山形市中心街からクルマで西へ向かうこと約20分。いつのまにか標高の高い場所へ、山道をのぼっていた。辿り着いたのは、山形市双葉地区の礫石(つぶていし)という名の静かな集落だった。
この日は、旅行会社企画による山形体験ツアーが実施されており、県外からのツアー参加者30名がこの礫石集落を訪れていた。地元の人たちと参加者たちとの集合場所となったのは、地元の人たちがお祭りや会議などを行う「集会所」。そういえば、山形市のいろんな町内にこうした公民館や集会所という施設らしきものがあるのをちらちら見かけたような…。集落の人たちが楽しく交流する場所、というわけだ。
さて、県外からのお客さんたちに対して、礫石集落の人たちが用意したのは「蕎麦打ち体験」。山形はとにかく蕎麦を愛する「蕎麦の国」。自分の手で蕎麦粉を練って、伸ばして、畳んで、切って、茹でて、盛り付けて、いただきましょう!という素晴らしい体験企画だ。
礫石のおじさまたちは「集落を活気あるものにするために」という目的で、30年近くも前から、「集落のみんなで蕎麦打ちをやって、祭りでみんなにもてなそう」と蕎麦打ちに取り組んできたのだそうだ。この集落のほとんどの家庭には、蕎麦打ちができる人がいるのだという。

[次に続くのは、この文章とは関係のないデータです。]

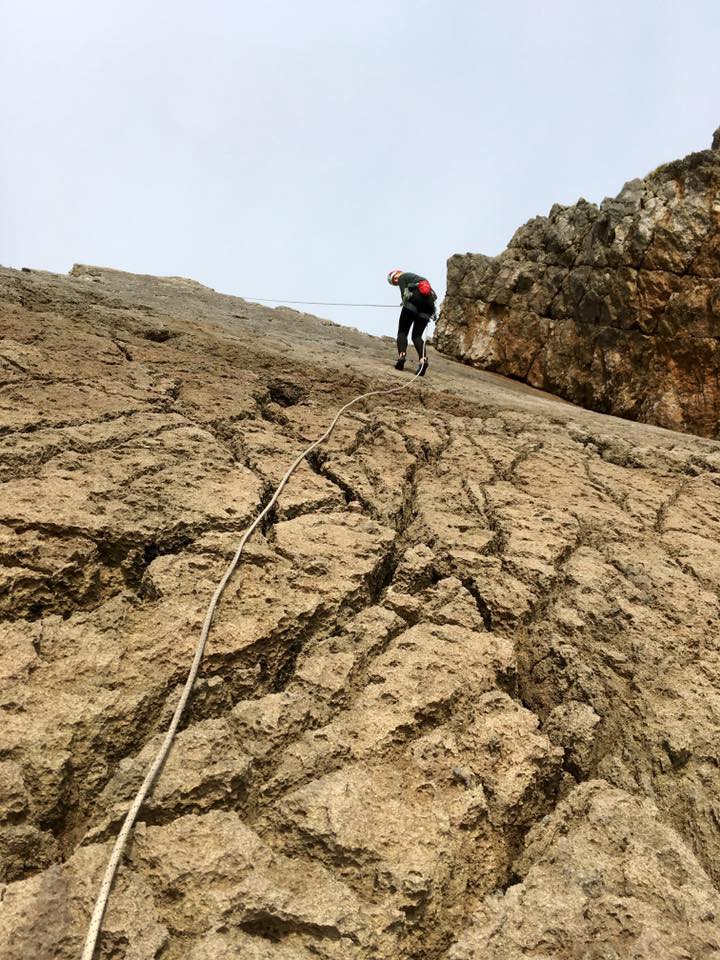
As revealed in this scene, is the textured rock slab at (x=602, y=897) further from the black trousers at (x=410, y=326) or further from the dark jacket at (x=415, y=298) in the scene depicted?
the dark jacket at (x=415, y=298)

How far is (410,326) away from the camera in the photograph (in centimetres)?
697

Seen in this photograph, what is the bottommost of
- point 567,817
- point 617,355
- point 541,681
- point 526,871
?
point 526,871

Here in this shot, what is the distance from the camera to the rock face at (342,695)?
5.03 feet

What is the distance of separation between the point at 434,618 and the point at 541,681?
454mm

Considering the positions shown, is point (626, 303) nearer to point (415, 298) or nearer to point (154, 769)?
point (415, 298)

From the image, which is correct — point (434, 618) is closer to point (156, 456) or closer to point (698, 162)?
point (156, 456)

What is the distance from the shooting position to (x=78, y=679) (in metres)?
1.88

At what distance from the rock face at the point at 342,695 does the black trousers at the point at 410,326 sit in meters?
3.35

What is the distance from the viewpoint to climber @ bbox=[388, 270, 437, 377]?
266 inches

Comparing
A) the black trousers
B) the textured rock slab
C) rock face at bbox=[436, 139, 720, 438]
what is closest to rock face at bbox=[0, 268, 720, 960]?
the textured rock slab

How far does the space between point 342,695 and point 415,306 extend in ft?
18.4

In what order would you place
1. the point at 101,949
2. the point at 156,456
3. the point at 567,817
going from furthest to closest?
1. the point at 156,456
2. the point at 567,817
3. the point at 101,949

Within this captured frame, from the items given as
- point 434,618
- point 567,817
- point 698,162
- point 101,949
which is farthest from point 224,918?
point 698,162

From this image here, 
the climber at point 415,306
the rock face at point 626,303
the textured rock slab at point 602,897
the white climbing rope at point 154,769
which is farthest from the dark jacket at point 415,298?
the textured rock slab at point 602,897
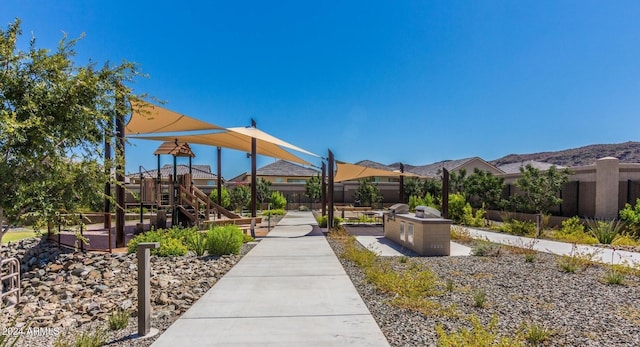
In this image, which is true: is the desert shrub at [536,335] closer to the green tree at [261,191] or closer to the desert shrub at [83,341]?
the desert shrub at [83,341]

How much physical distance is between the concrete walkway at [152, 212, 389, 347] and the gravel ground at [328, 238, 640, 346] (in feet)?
0.97

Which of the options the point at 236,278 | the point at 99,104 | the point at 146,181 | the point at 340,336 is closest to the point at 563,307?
the point at 340,336

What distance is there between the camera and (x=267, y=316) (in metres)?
4.39

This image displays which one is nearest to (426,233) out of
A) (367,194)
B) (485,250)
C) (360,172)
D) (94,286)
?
(485,250)

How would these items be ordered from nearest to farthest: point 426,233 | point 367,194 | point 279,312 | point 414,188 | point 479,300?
point 279,312, point 479,300, point 426,233, point 367,194, point 414,188

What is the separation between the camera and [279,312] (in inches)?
179

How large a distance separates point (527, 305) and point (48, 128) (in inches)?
233

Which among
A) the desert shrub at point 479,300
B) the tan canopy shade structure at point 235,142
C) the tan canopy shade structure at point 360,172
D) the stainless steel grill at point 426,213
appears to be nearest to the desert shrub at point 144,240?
the tan canopy shade structure at point 235,142

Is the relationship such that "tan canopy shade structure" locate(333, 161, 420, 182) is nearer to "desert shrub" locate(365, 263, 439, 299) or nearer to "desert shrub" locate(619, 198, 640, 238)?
"desert shrub" locate(619, 198, 640, 238)

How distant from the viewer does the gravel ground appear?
381 centimetres

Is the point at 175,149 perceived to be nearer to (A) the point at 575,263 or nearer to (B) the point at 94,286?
(B) the point at 94,286

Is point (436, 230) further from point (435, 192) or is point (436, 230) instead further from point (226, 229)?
point (435, 192)

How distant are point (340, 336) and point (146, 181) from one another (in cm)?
1061

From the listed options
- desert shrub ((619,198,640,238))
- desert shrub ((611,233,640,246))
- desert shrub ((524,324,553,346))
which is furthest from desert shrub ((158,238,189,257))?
desert shrub ((619,198,640,238))
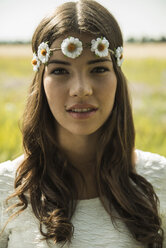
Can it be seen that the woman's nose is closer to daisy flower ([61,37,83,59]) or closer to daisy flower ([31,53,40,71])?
daisy flower ([61,37,83,59])

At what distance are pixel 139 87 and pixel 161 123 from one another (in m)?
1.08

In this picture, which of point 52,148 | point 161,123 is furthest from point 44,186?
point 161,123

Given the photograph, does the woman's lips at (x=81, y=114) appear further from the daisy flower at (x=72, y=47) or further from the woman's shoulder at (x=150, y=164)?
the woman's shoulder at (x=150, y=164)

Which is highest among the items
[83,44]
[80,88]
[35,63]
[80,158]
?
[83,44]

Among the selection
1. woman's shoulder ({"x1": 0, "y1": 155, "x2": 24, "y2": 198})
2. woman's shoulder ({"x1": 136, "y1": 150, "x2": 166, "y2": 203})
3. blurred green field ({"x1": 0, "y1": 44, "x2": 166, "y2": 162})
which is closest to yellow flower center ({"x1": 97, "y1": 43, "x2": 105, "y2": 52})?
woman's shoulder ({"x1": 136, "y1": 150, "x2": 166, "y2": 203})

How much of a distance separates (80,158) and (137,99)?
3697 mm

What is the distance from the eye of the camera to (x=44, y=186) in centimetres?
245

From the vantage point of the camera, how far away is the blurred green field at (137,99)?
5.02 metres

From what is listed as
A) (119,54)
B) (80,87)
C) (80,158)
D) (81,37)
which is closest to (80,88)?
(80,87)

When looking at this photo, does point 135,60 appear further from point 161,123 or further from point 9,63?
point 9,63

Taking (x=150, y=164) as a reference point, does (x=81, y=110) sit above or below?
above

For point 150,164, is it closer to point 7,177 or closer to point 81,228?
point 81,228

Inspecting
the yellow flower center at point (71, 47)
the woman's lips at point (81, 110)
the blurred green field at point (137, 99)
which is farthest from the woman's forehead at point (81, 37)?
the blurred green field at point (137, 99)

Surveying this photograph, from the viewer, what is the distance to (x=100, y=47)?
2209mm
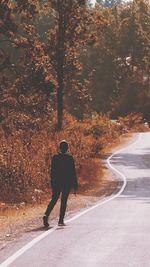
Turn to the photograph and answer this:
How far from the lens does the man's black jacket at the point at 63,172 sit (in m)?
14.5

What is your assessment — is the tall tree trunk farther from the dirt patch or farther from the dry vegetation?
the dirt patch

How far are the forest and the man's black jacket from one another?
297 inches

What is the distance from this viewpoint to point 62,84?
5125cm

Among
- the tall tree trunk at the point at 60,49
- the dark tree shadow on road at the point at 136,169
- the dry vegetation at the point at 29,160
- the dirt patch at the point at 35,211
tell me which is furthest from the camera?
the tall tree trunk at the point at 60,49

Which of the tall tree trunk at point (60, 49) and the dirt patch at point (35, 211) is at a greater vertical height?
the tall tree trunk at point (60, 49)

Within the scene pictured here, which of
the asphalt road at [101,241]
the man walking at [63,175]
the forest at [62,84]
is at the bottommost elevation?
the asphalt road at [101,241]

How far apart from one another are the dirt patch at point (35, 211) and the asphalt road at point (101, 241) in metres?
0.76

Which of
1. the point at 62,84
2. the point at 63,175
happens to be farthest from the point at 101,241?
the point at 62,84

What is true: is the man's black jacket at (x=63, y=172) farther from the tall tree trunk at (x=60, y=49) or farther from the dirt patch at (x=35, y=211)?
the tall tree trunk at (x=60, y=49)

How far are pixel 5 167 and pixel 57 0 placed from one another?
2983 cm

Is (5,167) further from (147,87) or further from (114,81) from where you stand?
(114,81)

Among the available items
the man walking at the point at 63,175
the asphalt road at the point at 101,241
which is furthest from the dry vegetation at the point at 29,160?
the man walking at the point at 63,175

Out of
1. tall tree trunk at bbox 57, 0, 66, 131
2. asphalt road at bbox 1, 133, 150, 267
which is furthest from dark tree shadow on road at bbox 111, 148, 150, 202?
tall tree trunk at bbox 57, 0, 66, 131

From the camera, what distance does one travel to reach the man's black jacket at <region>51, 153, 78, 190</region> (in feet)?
47.6
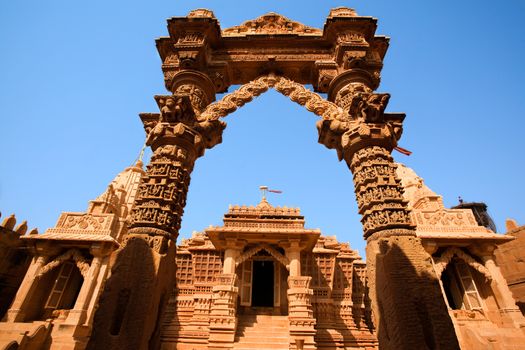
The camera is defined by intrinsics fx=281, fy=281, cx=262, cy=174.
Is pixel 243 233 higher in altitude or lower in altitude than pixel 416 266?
higher

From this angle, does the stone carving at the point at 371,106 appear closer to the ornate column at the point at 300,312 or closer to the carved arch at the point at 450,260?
the ornate column at the point at 300,312

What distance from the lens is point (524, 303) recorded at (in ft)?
45.9

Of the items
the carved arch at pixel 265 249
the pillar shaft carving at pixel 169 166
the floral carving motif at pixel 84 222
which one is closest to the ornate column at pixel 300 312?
the carved arch at pixel 265 249

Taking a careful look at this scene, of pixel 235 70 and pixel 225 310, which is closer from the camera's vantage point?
pixel 235 70

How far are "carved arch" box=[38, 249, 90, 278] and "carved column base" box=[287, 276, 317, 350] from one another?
10245 millimetres

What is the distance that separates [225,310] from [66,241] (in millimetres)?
9152

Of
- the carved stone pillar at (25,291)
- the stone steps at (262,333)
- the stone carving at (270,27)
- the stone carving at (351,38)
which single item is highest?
the stone carving at (270,27)

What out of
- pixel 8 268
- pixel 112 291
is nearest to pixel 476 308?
pixel 112 291

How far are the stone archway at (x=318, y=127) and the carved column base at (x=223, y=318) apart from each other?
25.4ft

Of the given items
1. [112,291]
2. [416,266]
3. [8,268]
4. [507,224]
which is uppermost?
[507,224]

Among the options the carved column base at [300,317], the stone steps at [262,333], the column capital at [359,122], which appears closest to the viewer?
the column capital at [359,122]

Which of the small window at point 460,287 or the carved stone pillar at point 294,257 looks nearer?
the carved stone pillar at point 294,257

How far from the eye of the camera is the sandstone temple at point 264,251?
154 inches

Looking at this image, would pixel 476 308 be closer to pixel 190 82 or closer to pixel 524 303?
pixel 524 303
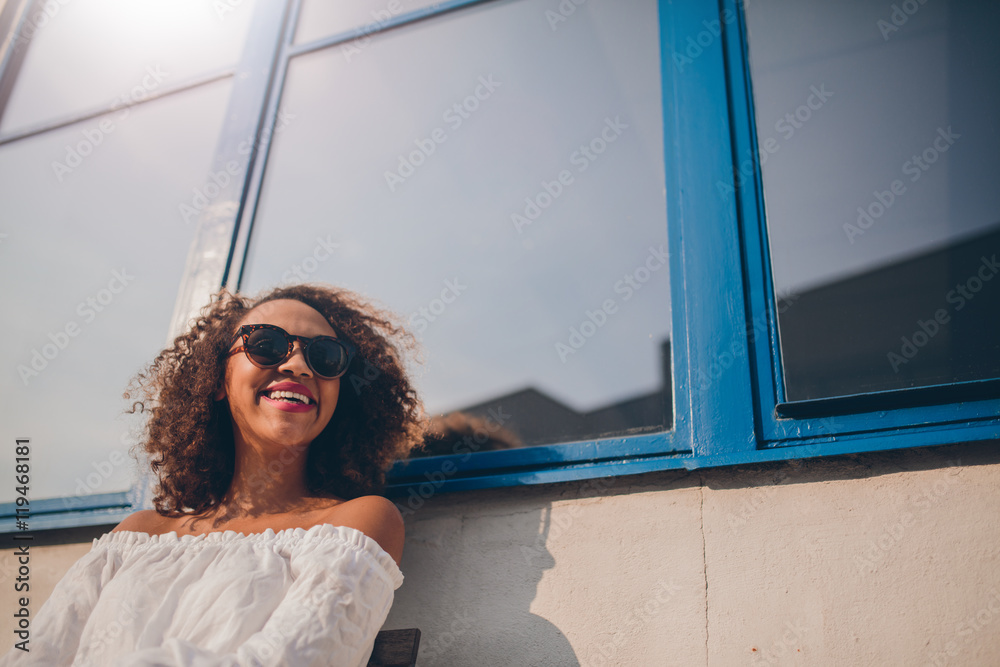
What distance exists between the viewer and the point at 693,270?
1833 millimetres

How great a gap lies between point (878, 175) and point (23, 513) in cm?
322

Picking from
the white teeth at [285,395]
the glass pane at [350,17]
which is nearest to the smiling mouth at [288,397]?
the white teeth at [285,395]

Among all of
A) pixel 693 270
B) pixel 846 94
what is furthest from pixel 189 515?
pixel 846 94

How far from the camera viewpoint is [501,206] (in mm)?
2352

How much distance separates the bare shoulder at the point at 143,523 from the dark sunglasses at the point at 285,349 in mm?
565

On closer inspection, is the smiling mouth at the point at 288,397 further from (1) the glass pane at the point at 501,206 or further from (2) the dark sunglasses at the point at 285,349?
(1) the glass pane at the point at 501,206

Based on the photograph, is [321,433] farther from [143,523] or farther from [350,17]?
[350,17]

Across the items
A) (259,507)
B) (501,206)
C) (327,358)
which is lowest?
(259,507)

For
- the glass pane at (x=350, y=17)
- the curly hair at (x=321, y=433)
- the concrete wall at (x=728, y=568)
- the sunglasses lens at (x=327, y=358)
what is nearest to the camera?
the concrete wall at (x=728, y=568)

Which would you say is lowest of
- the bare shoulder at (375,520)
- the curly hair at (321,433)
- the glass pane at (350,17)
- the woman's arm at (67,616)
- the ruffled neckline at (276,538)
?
the woman's arm at (67,616)

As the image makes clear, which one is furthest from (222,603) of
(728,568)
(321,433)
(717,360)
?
(717,360)

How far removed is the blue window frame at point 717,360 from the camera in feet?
4.92

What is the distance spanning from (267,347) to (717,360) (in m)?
1.27

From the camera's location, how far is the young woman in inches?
52.0
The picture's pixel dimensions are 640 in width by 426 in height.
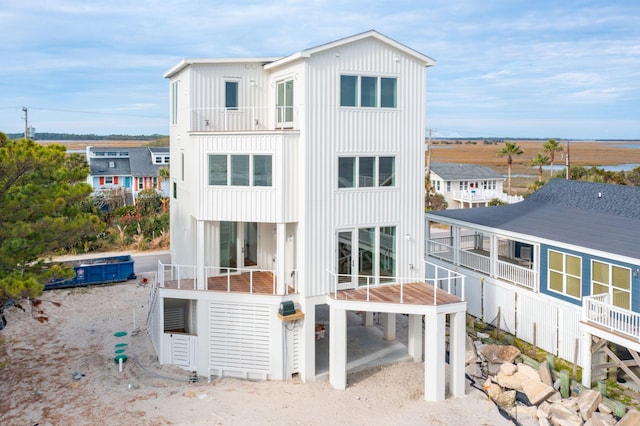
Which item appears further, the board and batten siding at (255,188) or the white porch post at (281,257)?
the white porch post at (281,257)

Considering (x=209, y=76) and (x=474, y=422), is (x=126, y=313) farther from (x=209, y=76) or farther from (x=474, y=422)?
(x=474, y=422)

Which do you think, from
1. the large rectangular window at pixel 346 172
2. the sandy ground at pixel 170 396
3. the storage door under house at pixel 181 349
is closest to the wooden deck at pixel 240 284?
the storage door under house at pixel 181 349

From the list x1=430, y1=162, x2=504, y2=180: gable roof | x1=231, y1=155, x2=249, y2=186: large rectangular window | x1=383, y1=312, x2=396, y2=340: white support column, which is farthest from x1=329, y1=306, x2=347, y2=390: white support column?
x1=430, y1=162, x2=504, y2=180: gable roof

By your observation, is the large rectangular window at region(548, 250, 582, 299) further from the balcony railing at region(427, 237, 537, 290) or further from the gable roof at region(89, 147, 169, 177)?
the gable roof at region(89, 147, 169, 177)

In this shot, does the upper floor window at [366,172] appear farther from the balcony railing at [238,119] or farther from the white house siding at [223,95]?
the white house siding at [223,95]

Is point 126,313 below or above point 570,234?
below

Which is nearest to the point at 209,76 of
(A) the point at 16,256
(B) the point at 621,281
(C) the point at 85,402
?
(A) the point at 16,256
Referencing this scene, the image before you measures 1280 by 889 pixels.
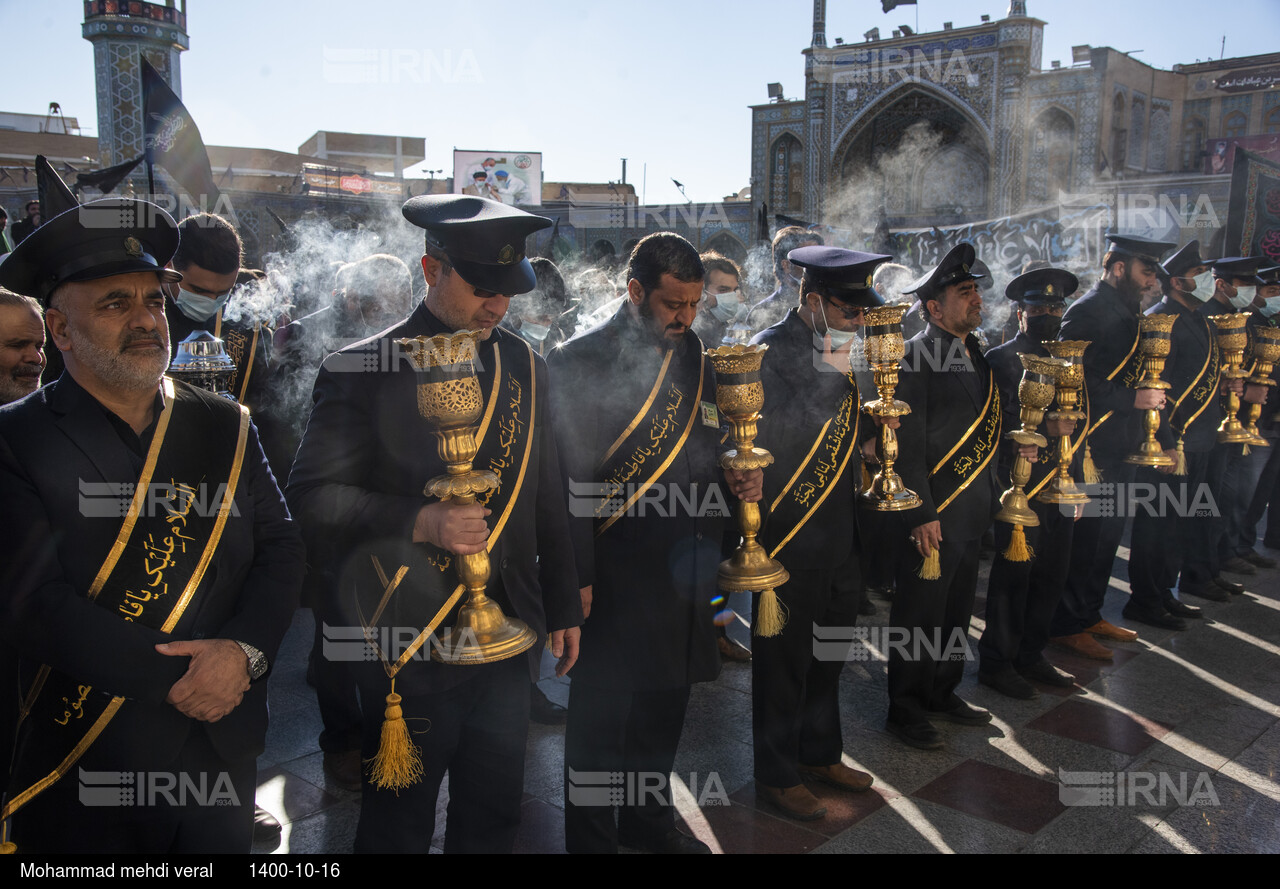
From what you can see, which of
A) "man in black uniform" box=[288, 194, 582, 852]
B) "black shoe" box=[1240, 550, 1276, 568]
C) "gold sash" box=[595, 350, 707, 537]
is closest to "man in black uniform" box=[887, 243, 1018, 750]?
"gold sash" box=[595, 350, 707, 537]

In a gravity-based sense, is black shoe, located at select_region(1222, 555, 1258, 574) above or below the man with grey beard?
below

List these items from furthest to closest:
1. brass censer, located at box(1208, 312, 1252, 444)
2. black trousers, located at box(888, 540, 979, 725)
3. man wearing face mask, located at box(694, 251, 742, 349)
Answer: man wearing face mask, located at box(694, 251, 742, 349) → brass censer, located at box(1208, 312, 1252, 444) → black trousers, located at box(888, 540, 979, 725)

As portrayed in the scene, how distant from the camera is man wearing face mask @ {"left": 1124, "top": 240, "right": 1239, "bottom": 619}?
5977 mm

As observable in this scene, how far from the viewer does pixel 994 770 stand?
12.7 ft

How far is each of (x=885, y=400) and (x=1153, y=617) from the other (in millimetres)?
3560

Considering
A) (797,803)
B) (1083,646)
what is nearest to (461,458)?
(797,803)

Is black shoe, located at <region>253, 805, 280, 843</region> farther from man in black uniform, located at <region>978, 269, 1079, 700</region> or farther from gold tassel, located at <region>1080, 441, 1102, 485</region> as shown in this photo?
gold tassel, located at <region>1080, 441, 1102, 485</region>

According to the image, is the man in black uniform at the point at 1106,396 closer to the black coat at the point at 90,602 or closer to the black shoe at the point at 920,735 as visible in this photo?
the black shoe at the point at 920,735

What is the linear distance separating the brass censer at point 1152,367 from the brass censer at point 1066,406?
803 mm

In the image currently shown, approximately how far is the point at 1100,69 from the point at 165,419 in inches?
1108

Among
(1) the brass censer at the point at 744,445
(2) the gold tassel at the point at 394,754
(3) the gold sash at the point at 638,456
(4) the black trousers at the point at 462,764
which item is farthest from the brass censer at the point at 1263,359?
(2) the gold tassel at the point at 394,754

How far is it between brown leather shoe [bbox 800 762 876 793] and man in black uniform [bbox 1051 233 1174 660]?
2334mm

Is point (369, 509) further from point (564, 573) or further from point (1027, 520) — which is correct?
point (1027, 520)

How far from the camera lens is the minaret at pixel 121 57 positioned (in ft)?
102
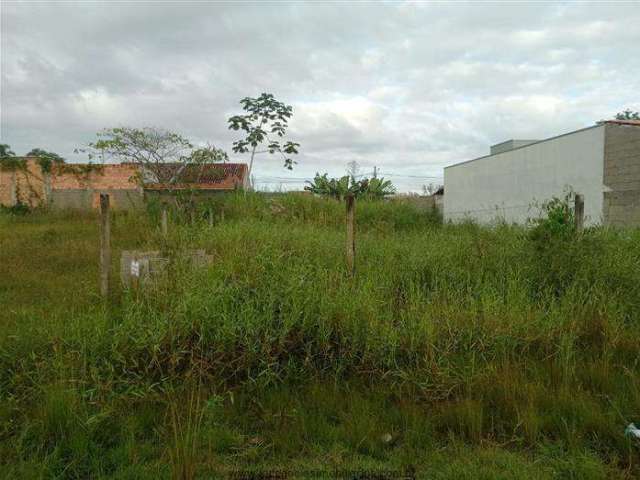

山形の蕎麦屋では「板そば」という細長い木箱のような器に盛られたざるそばをよく食べるが、あれは昔からこの山形の地に伝わる蕎麦の食べ方で、もともとは集落の人たちが共同で農作業などを無事に終えた後に振る舞われ、みんなで箸をつまんだものだと言われている。地元の仲間たちとの触れ合いや連帯感を育むものであったのかもしれないし、豊作を祝い、感謝する意味もあったのかもしれない。
蕎麦を打ち、茹で、みんなで食べる。
こんなおもてなしも、山形の集落に隠されていました。